··· The input ···

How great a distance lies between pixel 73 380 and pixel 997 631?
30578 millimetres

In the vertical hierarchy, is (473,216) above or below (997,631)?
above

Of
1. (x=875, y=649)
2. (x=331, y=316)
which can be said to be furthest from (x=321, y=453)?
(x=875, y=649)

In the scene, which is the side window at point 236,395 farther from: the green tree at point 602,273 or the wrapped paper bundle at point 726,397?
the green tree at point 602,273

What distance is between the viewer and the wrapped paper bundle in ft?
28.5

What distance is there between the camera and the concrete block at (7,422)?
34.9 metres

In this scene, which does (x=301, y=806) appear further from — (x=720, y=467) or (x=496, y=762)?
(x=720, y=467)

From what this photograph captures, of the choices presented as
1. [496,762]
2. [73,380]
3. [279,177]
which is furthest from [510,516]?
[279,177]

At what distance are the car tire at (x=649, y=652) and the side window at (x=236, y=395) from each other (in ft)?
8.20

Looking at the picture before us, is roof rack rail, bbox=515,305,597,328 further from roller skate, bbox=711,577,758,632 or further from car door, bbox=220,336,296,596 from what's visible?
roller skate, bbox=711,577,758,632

···

> _The request_
Reproduce the entries from the line containing "In this scene, which" through the end of the entries, inclusive, keeping each entry's wording unchanged. Offset every number in the answers, meaning the coordinates, the bounding-box values, and the distance, by adding 16 to it.

> _Solution_
In this scene, which does (x=301, y=806) appear further from — (x=720, y=467) or (x=496, y=762)?
(x=736, y=483)

From what this photograph captures, of the choices presented as
1. [496,762]
2. [73,380]
3. [279,177]
which is furthest from [510,516]?
[295,193]

At what distance are the car tire at (x=649, y=652) and the side window at (x=236, y=395) from each other (in ft)?
24.20

Looking at the picture before us, is roof rack rail, bbox=515,305,597,328 further from roller skate, bbox=711,577,758,632 or further from car door, bbox=220,336,296,596 from what's visible?
roller skate, bbox=727,593,774,648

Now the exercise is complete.